** The exercise **
Turn the data into a Markdown table with the columns Row and Text, beginning at the line that contains "From the things listed as" and running through the last line of the data. Leave out blank lines, number each remaining line in Row, and put the line itself in Text.
— START OF Supplied information —
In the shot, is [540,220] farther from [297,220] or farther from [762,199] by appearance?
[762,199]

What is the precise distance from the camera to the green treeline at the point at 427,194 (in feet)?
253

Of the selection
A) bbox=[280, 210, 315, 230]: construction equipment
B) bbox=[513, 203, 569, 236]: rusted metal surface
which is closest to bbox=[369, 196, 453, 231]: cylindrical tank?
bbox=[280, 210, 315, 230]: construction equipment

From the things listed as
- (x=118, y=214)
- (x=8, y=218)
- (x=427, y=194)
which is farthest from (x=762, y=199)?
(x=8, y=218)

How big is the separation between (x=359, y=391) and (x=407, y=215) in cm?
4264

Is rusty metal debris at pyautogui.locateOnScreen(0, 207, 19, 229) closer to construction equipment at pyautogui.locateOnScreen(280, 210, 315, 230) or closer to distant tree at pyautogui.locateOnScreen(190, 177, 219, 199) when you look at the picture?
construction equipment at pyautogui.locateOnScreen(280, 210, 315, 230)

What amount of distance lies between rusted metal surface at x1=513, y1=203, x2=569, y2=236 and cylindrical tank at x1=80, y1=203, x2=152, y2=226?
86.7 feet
— END OF Supplied information —
** The reply **
| Row | Text |
|---|---|
| 1 | From the things listed as |
| 2 | - (x=118, y=214) |
| 3 | - (x=8, y=218) |
| 4 | - (x=427, y=194) |
| 5 | which is farthest from (x=762, y=199)? |
| 6 | (x=8, y=218) |
| 7 | How big is the separation between (x=359, y=391) and (x=407, y=215) in cm? |
| 8 | 4264 |
| 9 | Is rusty metal debris at pyautogui.locateOnScreen(0, 207, 19, 229) closer to construction equipment at pyautogui.locateOnScreen(280, 210, 315, 230) or closer to distant tree at pyautogui.locateOnScreen(190, 177, 219, 199) when you look at the picture? |
| 10 | construction equipment at pyautogui.locateOnScreen(280, 210, 315, 230) |
| 11 | What amount of distance lies between rusted metal surface at x1=513, y1=203, x2=569, y2=236 and cylindrical tank at x1=80, y1=203, x2=152, y2=226? |
| 12 | 86.7 feet |